Spatial question records:
■ ■ ■
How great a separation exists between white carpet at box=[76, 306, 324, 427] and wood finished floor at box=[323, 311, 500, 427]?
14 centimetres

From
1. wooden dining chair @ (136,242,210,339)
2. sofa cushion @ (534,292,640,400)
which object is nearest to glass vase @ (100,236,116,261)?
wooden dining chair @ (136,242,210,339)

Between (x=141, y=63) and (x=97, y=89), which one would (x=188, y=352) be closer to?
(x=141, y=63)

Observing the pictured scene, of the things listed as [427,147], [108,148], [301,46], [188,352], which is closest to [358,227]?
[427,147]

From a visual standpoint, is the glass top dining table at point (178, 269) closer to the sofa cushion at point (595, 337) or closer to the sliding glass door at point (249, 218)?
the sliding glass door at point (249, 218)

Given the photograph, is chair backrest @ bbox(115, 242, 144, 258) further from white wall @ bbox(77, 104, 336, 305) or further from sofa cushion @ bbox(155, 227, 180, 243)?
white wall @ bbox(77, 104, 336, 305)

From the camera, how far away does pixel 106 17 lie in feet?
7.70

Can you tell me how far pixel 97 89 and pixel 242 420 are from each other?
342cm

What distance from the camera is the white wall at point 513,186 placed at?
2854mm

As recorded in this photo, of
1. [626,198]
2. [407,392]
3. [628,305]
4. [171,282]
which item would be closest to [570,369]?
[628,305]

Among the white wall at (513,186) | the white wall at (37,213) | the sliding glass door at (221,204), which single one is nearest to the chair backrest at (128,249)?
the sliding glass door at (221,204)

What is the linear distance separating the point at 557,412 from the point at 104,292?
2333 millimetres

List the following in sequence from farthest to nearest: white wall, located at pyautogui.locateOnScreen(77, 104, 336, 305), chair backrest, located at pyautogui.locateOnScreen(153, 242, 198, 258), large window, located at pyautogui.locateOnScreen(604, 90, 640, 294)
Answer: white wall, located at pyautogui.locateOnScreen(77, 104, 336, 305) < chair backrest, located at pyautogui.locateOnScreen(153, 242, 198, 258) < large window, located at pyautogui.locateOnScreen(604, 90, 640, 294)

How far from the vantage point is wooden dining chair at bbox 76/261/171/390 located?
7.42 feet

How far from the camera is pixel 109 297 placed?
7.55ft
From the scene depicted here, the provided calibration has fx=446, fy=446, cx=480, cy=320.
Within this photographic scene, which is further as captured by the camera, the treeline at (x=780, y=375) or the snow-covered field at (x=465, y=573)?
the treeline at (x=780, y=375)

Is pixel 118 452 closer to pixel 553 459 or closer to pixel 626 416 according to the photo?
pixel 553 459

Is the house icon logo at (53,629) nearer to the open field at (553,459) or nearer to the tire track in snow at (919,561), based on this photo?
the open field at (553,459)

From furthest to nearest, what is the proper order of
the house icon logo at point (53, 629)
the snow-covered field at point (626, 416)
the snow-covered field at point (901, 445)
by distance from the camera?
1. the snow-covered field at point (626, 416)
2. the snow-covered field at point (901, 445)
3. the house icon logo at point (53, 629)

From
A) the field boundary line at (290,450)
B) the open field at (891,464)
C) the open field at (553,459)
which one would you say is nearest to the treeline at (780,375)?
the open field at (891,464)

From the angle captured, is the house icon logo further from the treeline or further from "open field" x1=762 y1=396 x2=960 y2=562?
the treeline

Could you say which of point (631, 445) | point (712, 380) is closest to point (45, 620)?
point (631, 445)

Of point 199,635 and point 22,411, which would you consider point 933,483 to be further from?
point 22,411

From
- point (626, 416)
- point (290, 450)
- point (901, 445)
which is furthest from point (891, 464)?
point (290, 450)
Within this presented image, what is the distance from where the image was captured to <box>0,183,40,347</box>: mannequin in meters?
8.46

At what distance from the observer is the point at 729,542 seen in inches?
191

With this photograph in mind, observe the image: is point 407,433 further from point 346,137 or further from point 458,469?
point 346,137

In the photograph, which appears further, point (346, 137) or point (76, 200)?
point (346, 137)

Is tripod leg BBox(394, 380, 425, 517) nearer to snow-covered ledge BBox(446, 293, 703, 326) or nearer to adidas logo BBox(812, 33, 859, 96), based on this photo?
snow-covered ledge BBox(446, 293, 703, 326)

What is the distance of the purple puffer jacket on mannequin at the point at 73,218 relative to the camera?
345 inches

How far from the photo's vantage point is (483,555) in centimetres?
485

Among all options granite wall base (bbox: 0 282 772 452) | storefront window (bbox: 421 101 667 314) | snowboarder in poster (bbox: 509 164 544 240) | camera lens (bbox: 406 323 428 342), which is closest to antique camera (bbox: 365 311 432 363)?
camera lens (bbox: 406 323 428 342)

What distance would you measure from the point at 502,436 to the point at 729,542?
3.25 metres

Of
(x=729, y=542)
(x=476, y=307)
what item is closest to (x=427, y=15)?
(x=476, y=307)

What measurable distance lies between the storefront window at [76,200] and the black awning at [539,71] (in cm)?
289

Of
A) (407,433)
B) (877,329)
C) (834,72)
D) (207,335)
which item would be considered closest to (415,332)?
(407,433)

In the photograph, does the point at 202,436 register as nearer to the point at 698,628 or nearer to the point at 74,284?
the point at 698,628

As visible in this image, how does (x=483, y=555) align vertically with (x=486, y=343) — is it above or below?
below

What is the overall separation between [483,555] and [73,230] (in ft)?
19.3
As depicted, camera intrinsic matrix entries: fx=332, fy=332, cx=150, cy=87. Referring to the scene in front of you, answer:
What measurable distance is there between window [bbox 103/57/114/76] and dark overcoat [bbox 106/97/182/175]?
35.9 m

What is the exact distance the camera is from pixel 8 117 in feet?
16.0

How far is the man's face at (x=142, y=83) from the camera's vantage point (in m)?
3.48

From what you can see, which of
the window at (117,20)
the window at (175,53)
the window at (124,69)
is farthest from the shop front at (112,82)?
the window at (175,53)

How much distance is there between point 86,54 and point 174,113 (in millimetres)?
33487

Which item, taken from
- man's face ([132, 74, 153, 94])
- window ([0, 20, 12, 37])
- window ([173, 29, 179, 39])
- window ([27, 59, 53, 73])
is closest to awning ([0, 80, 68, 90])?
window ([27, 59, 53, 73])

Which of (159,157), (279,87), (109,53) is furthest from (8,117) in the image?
■ ■ ■
> **TASK**
Please write out every one of the lines above word for word, leaving none out.

> **COMPLETE OUTPUT**
How great a separation exists between white carpet at box=[76, 306, 324, 427] and wood finished floor at box=[323, 311, 500, 427]?
14 centimetres

From
1. wooden dining chair @ (136,242,210,339)
2. sofa cushion @ (534,292,640,400)
which object is nearest to glass vase @ (100,236,116,261)?
wooden dining chair @ (136,242,210,339)

Between (x=141, y=63) and (x=97, y=89), which one would (x=188, y=352) be closer to?
(x=141, y=63)

Observing the pictured scene, of the things listed as [427,147], [108,148], [301,46], [188,352], which is closest to [358,227]?
[427,147]

From a visual standpoint, is the glass top dining table at point (178, 269) closer to the sofa cushion at point (595, 337) or closer to the sliding glass door at point (249, 218)?
the sliding glass door at point (249, 218)

Given the photograph, is chair backrest @ bbox(115, 242, 144, 258) further from white wall @ bbox(77, 104, 336, 305) or further from sofa cushion @ bbox(155, 227, 180, 243)?
white wall @ bbox(77, 104, 336, 305)

From the camera, how far away does pixel 106 17 lie in feet?
7.70

Can you tell me how far pixel 97 89 and pixel 242 420 are from each other?
342cm

What distance from the camera is the white wall at point 513,186 placed at?
2854mm

As recorded in this photo, of
1. [626,198]
2. [407,392]
3. [628,305]
4. [171,282]
which item would be closest to [570,369]?
[628,305]

Among the white wall at (513,186) | the white wall at (37,213) | the sliding glass door at (221,204), which single one is nearest to the chair backrest at (128,249)?
the sliding glass door at (221,204)

What is the linear distance separating the point at 557,412 from the point at 104,292?
2333 millimetres

List the following in sequence from farthest to nearest: white wall, located at pyautogui.locateOnScreen(77, 104, 336, 305), chair backrest, located at pyautogui.locateOnScreen(153, 242, 198, 258), large window, located at pyautogui.locateOnScreen(604, 90, 640, 294)
Answer: white wall, located at pyautogui.locateOnScreen(77, 104, 336, 305) < chair backrest, located at pyautogui.locateOnScreen(153, 242, 198, 258) < large window, located at pyautogui.locateOnScreen(604, 90, 640, 294)

How far from the vantage point is wooden dining chair at bbox 76/261/171/390 located?
7.42 feet

How far from the camera is pixel 109 297 placed?
7.55ft
From the scene depicted here, the provided calibration has fx=446, fy=446, cx=480, cy=320.
Within this photographic scene, which is further as captured by the camera, the treeline at (x=780, y=375) or the snow-covered field at (x=465, y=573)?
the treeline at (x=780, y=375)

Is pixel 118 452 closer to pixel 553 459 or closer to pixel 626 416 according to the photo?
pixel 553 459

Is the house icon logo at (53,629) nearer to the open field at (553,459) or nearer to the tire track in snow at (919,561), based on this photo?
the open field at (553,459)

From furthest to nearest, what is the proper order of
the house icon logo at point (53, 629)
the snow-covered field at point (626, 416)
the snow-covered field at point (901, 445)
by distance from the camera?
1. the snow-covered field at point (626, 416)
2. the snow-covered field at point (901, 445)
3. the house icon logo at point (53, 629)

From
A) the field boundary line at (290,450)
B) the open field at (891,464)
C) the open field at (553,459)
which one would you say is nearest to the treeline at (780,375)?
the open field at (891,464)

From the angle captured, is the house icon logo further from the treeline or further from "open field" x1=762 y1=396 x2=960 y2=562?
the treeline

Could you say which of point (631, 445) | point (712, 380) is closest to point (45, 620)?
point (631, 445)

Of point 199,635 and point 22,411, which would you consider point 933,483 to be further from?
point 22,411

From
- point (626, 416)
- point (290, 450)
- point (901, 445)
which is furthest from point (891, 464)?
point (290, 450)
Within this presented image, what is the distance from where the image was captured to <box>0,183,40,347</box>: mannequin in meters?
8.46

At what distance from the observer is the point at 729,542 seen in inches?
191

With this photograph in mind, observe the image: is point 407,433 further from point 346,137 or further from point 458,469?
point 346,137

In the photograph, which appears further, point (346, 137) or point (76, 200)?
point (346, 137)

Is tripod leg BBox(394, 380, 425, 517) nearer to snow-covered ledge BBox(446, 293, 703, 326) or nearer to adidas logo BBox(812, 33, 859, 96), based on this photo?
snow-covered ledge BBox(446, 293, 703, 326)

What is the distance of the purple puffer jacket on mannequin at the point at 73,218 relative to the camera?
345 inches

How far from the photo's vantage point is (483,555) in centimetres?
485

Among all options granite wall base (bbox: 0 282 772 452) | storefront window (bbox: 421 101 667 314) | snowboarder in poster (bbox: 509 164 544 240) | camera lens (bbox: 406 323 428 342), which is closest to antique camera (bbox: 365 311 432 363)?
camera lens (bbox: 406 323 428 342)

What distance would you measure from the point at 502,436 to the point at 729,542?
3.25 metres

Of
(x=729, y=542)
(x=476, y=307)
what item is closest to (x=427, y=15)?
(x=476, y=307)

What measurable distance lies between the storefront window at [76,200] and the black awning at [539,71] (in cm)?
289

Of
A) (407,433)
B) (877,329)
C) (834,72)
D) (207,335)
which item would be considered closest to (415,332)?
(407,433)

In the photograph, does the point at 202,436 register as nearer to the point at 698,628 or nearer to the point at 74,284?
the point at 698,628

As visible in this image, how does (x=483, y=555) align vertically with (x=486, y=343) — is it above or below?
below

What is the overall separation between [483,555] and [73,230] (in ft)?
19.3
As depicted, camera intrinsic matrix entries: fx=332, fy=332, cx=150, cy=87. Referring to the scene in front of you, answer:
What measurable distance is there between window [bbox 103/57/114/76] and dark overcoat [bbox 106/97/182/175]?
35.9 m

What is the exact distance the camera is from pixel 8 117 in feet?
16.0

How far is the man's face at (x=142, y=83) from the camera's vantage point (in m)?
3.48

From what you can see, which of
the window at (117,20)
the window at (175,53)
the window at (124,69)
is farthest from the shop front at (112,82)?
the window at (175,53)

How much distance is there between point 86,54 and point 174,113 (in millimetres)?
33487

Which item, taken from
- man's face ([132, 74, 153, 94])
- window ([0, 20, 12, 37])
- window ([173, 29, 179, 39])
- window ([27, 59, 53, 73])
is closest to awning ([0, 80, 68, 90])?
window ([27, 59, 53, 73])

Which of (159,157), (279,87), (109,53) is furthest from (8,117) in the image?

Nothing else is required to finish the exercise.